Kupka no pudo evitar que se le cayera la mano ni que se le torciera la boca, y miró al lama, que observaba la escena. Midió la conveniencia de aceptar el reto de Manuel, y desistió. En vez de enfrentarse, respondió con una carcajada algo forzada.
–Siempre serás el mismo, Nájera. ¿Cuánto tiempo hace que no nos vemos? ¿Veinte años?
–Unos diecinueve. Tú entonces sólo eras un estudiante.
–Toda una vida, ¿verdad?
–Bueno, ya veo que John Marco Allegro tiene muchas…
En efecto, Allegro pertenecía a esa especie de arqueólogos que tienen hilo directo con las instituciones y nunca se olvidan de halagar a los poderes políticos más influyentes. Esa era su verdadera vocación y la clave de su resurrección tras el escándalo de Qumrán.
–Sigues siendo el mejor, Nájera, ya ves que no te lo oculto -exclamó Kupka, extremando su diplomacia-, por eso te hemos llamado.

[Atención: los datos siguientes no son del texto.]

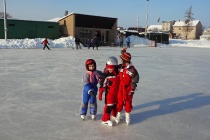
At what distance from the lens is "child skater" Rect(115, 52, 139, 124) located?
3.65 m

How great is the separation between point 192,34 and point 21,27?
67768 millimetres

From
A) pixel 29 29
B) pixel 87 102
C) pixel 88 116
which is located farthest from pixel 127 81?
pixel 29 29

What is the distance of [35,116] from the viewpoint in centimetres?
411

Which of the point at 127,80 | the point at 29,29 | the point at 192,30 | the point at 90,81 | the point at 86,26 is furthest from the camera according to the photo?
the point at 192,30

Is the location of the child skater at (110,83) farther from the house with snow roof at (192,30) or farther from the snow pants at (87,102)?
the house with snow roof at (192,30)

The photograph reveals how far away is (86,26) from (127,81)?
29115mm

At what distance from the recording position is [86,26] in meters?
32.1

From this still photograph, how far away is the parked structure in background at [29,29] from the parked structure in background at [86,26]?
1.24 m

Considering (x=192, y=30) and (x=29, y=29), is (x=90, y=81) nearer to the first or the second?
(x=29, y=29)

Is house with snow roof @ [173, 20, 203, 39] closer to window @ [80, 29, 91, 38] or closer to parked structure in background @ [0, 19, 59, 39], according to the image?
window @ [80, 29, 91, 38]

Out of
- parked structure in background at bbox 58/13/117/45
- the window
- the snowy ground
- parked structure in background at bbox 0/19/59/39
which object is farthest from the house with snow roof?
the snowy ground

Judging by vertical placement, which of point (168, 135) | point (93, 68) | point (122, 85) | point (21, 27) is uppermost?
point (21, 27)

–¿Tú también tenías interés en que viniera?
–Por supuesto, y quiero que sepas que yo fui el primero en solicitarlo.
Por supuesto, Manuel no le creyó. Volvió a mirar al Buda cuando el último rayo del crepúsculo rozaba los ojos de la estatua. Bajo esa luz su mirada pareció adquirir una intensidad especial, una hondura inquietante.
–¿Lo ve? – articuló Manuel, retomando su conversación con el lama-. Su mirada nos habla.
Con la luz de la tarde se vuelve hacia el interior, hacia el conocimiento acumulado durante todas sus vidas anteriores. Pero seguro que con el amanecer se pone en camino.
–¿Quién? – terció Kupka-. ¿La estatua?
–Sí, la estatua -repuso Manuel impasible-. Si mi sentido de la orientación no me engaña, cuando amanezca, el sol iluminará sus pies como una manera de caminar hacia nosotros, invitándonos a despertar.
–Precisamente, por eso vuelvo a rogarle que comience a traducir cuanto antes el Libro de Cristal -insistió el lama-. ¿Es que no le parece suficientemente fascinante?
–Si tiene tanta urgencia, ¿por qué no lo pone a disposición de sus escribas? Seguro que cuentan con excelentes traductores aquí mismo, en Mulbek…
–Hace ya más de mil años que perdimos la lengua en que está escrito ese libro. Un experto como usted debería saberlo…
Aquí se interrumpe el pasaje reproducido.